Дороги и судьбы | страница 40
В этой своей записи мать приводит стихи Лозинского, ей посвященные, начинающиеся так: "Панна Воейкoва, я сойду с ума, ждал ли я такого милого письма!" А я уже знала эти стихи, до чтения материнских дневников знала! В конце пятидесятых годов Анна Андреевна Ахматова протянула мне бумажку, исписанную незнакомым почерком: "Не вашей ли маме это было посвящено?" Добавила, что однажды Лозинский читал ей, Ахматовой, эти стихи, сказав: "Написал одной барышне". Не знаю, почему у Анны Андреевны оказался черновик этого стихотворения. Она отдала его мне, а я отнесла матери. Ничего не объясняя, просто сказала: "Взгляни-ка!" И помню выражение изумления, почти испуга, появившегося на мамином старом лице, когда она увидела эту бумажку, этот почерк, эти стихи... Молча прочитала, подняла на меня глаза, явно сделав над собой усилие, чтобы голос звучал спокойно: "Откуда это у тебя?" Я сказала - откуда.

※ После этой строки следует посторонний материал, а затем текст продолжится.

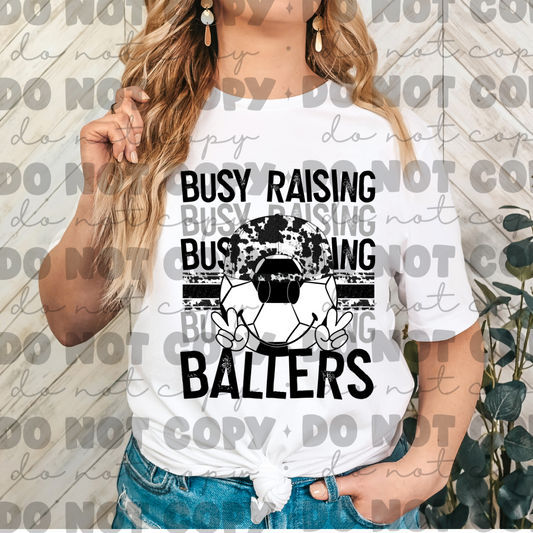 Busy raising ballers soccer shirt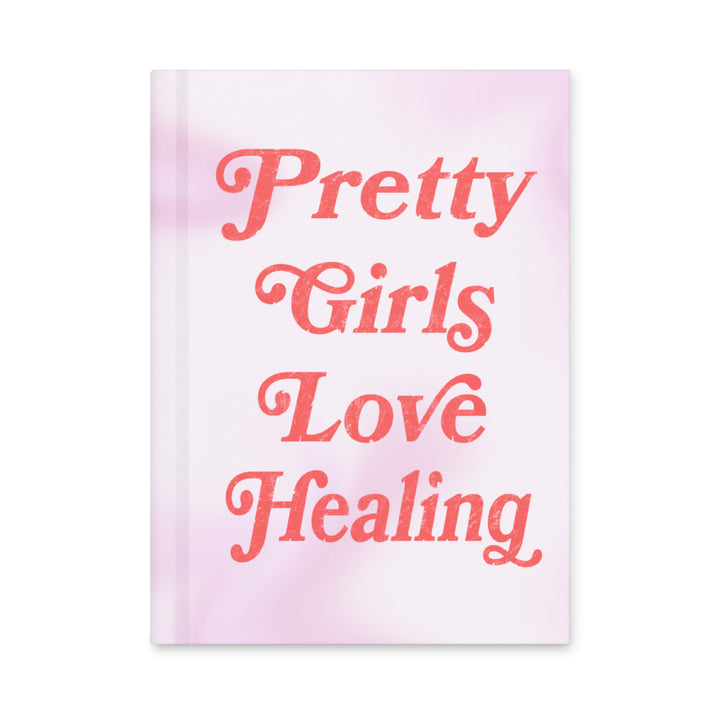 Pretty Girls Love Healing - Hardcover Journal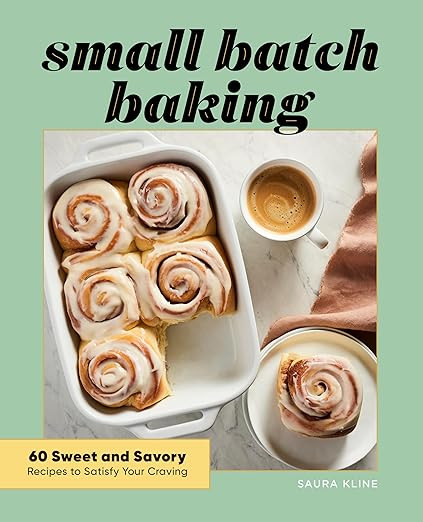 Small Batch Baking: 60 Sweet and Savory Recipes to Satisfy Your Craving | Amazon (US)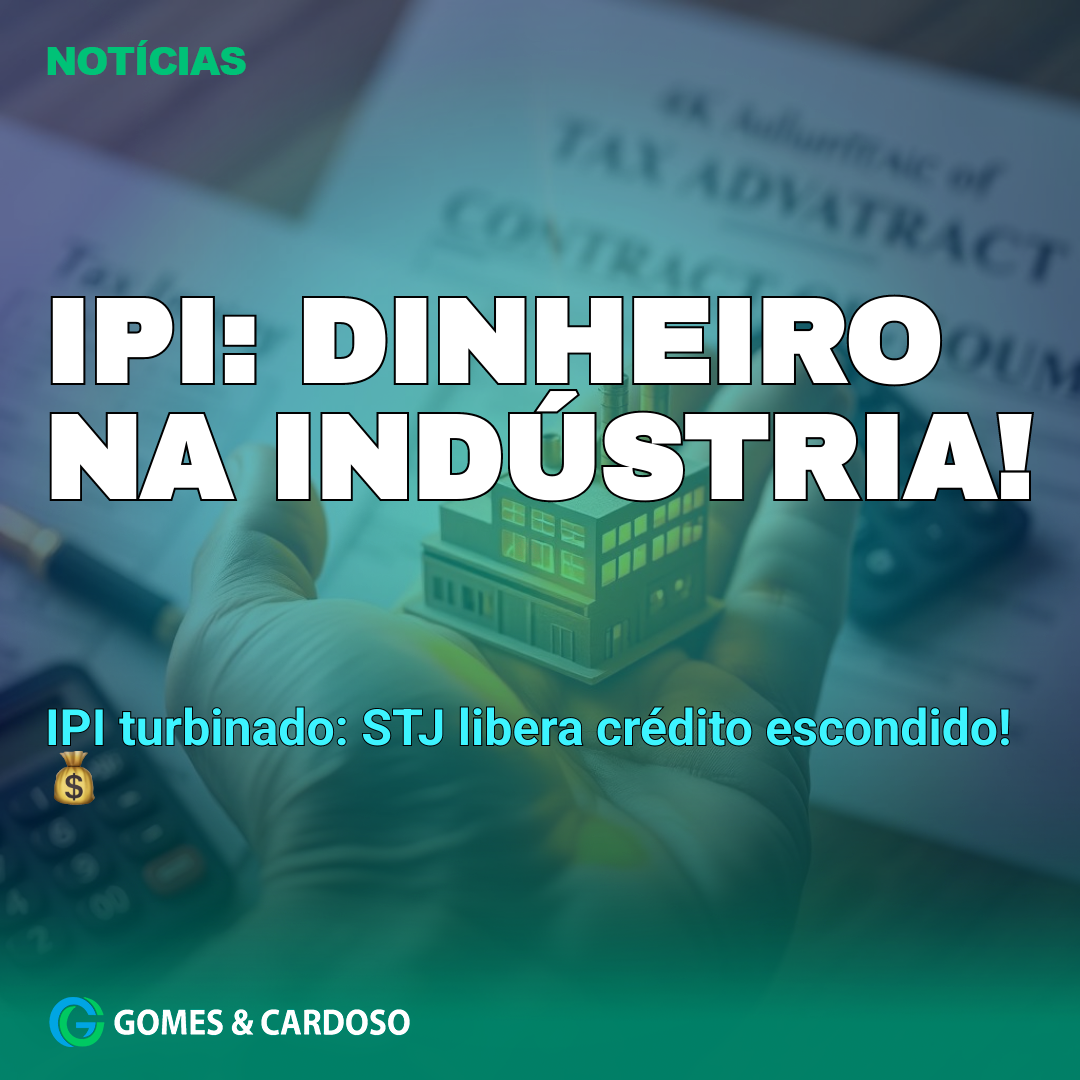 Crédito de IPI Ampliado: STJ Beneficia Empresas com Produtos Não Tributados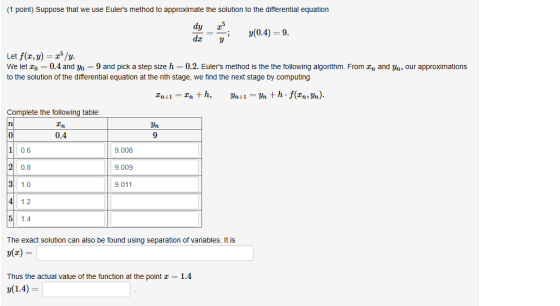 (1 point) Suppose that we use Eulers method to approximate the solution to the differential equation dyr. dzvi y(0.4) = 9. L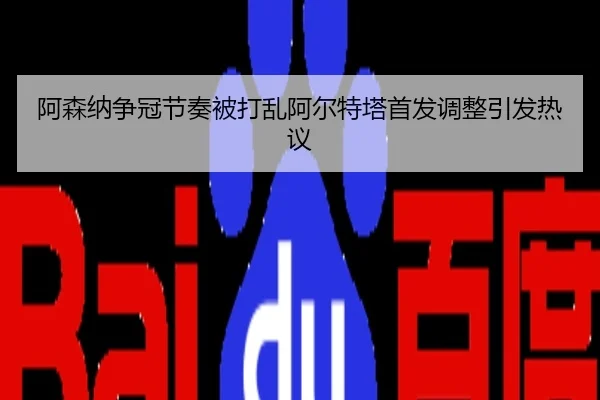 阿森纳争冠节奏被打乱阿尔特塔首发调整引发热议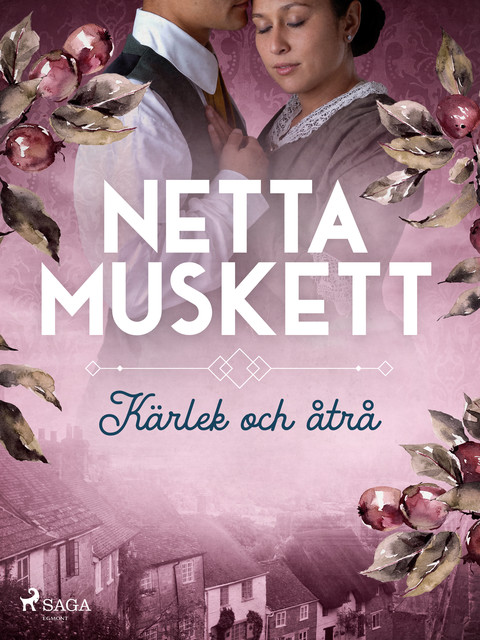 Kärlek och åtrå, Netta Muskett
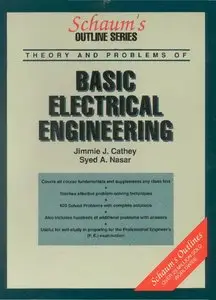 Schaum's Outline of Basic Electrical Engineering (Repost)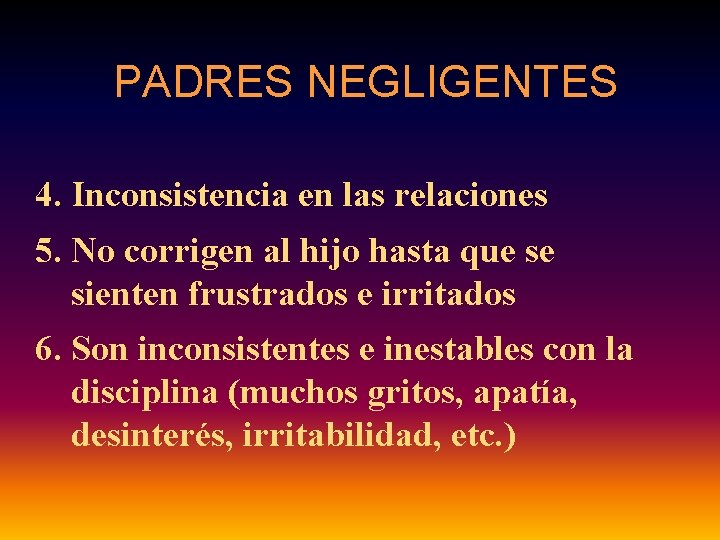 PADRES NEGLIGENTES 4. Inconsistencia en las relaciones 5. No corrigen al hijo hasta que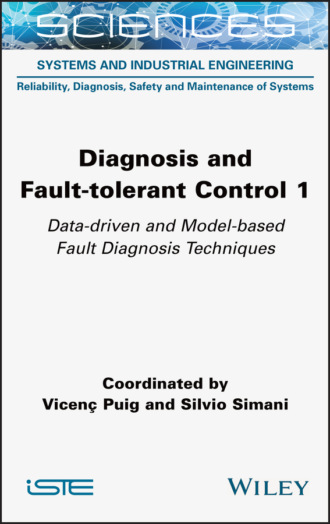Группа авторов. Diagnosis and Fault-tolerant Control 1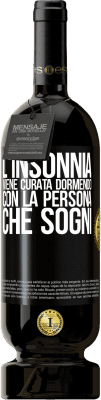 49,95 € Spedizione Gratuita | Vino rosso Edizione Premium MBS® Riserva L'insonnia viene curata dormendo con la persona che sogni Etichetta Nera. Etichetta personalizzabile Riserva 12 Mesi Raccogliere 2015 Tempranillo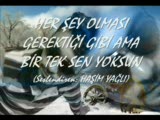 Bir Tek Sen Yoksun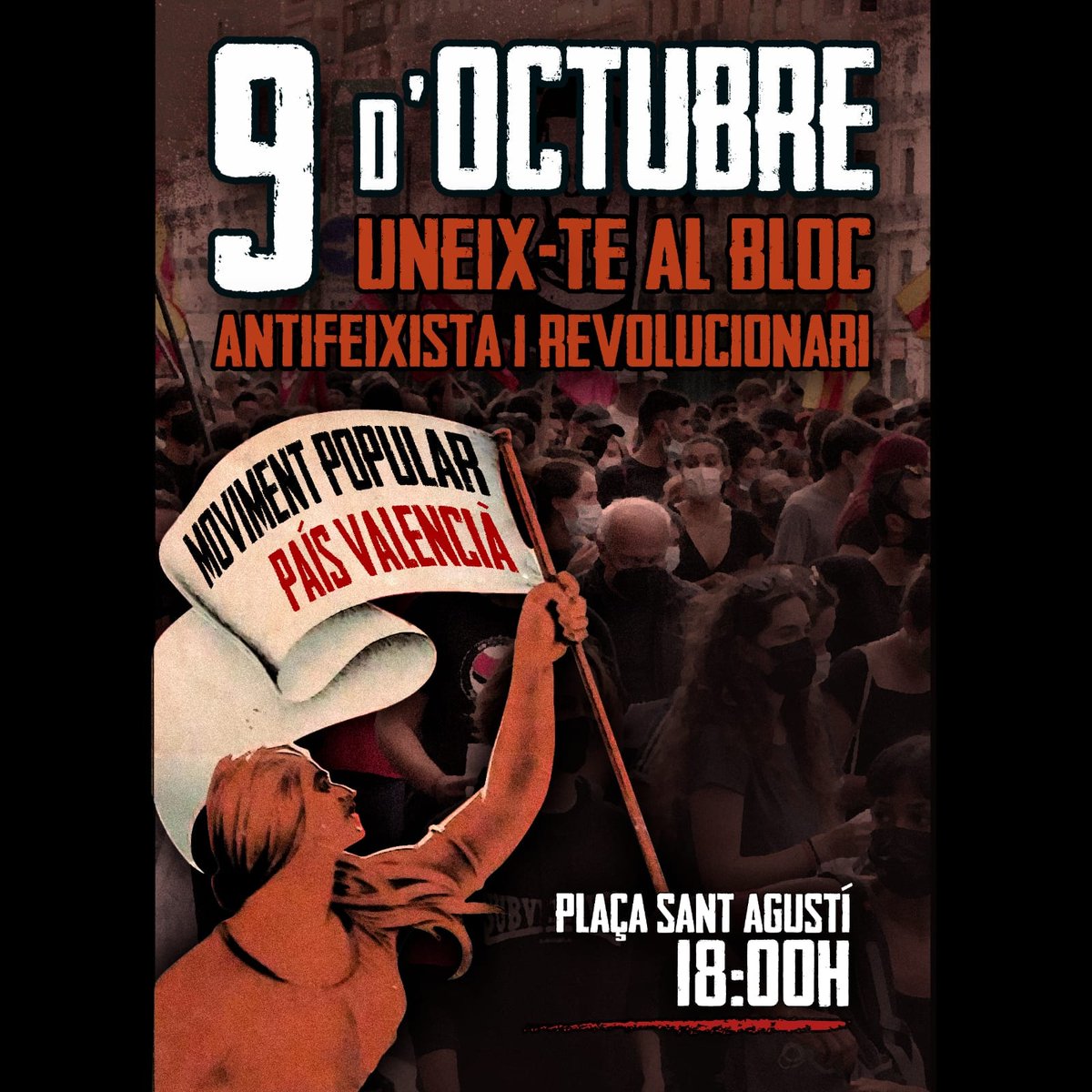 🚩🏴9 D'Octubre Antifeixista I Revolucionari🏴🚩

Vos convoquem a tot el moviment popular i antifeixista de base al bloc antifeixista i revolucionari el proper 9 d'octubre a les 18 hores a la Plaça Sant Agustí!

"Милый повеса, талантливый юноша, первая настоящая любовь моей петербургской юности" - так пишет мать о Михаиле Леонидовиче в своих более поздних дневниках. Известно ли ему было об этой любви? Что там произошло между ними? Не знаю и не узнаю никогда. Никого больше нет, ни его, ни жены его, Татьяны Борисовны, ни моей матери.
Он женился, а мать вышла замуж за моего отца, своего ровесника и дальнего родственника, который уже несколько лет добивался ее руки. Вышла par depit[ 6 ], как говаривали в старину. Решилась на это, однако, не сразу. По дневниковым ее записям вижу: очень колебалась. И не был он ко двору в маминой семье Воейковых, сплошь состоявшей из ученых. Но все-таки: вышла. Поселилась с ним под Новгородом, и были там минуты, когда ей казалось, что она любит его,- опять сужу по дневникам...
Итак, в комнате № 43 мать вспоминала, читала, размышляла и записывала свои мысли то о символистах, то еще о каких-то литературных течениях. После целого дня беготни по редакциям и урокам, после ломбарда, где мать постоянно что-то закладывала, и иных отчаянных попыток достать рубль на обед - ее ждала комната № 43, заветная дневниковая тетрадь, вид из окна, уединение... Здесь мать забывала о своем нищенстве, становилась, как она писала, "сама собой". Эта комната была единственным местом, где мать могла уважать и любить себя за то, что она на голову, на много голов выше по развитию, по образованию всех тех кто унижал ее в течение дня: управляющего домом Ягунова, и газетного бухгалтера, и оценщика в ломбарде, и любопытствующих соседей... Эта комната была островком среди моря невзгод, единственным местом, где мать ощущала почву под ногами.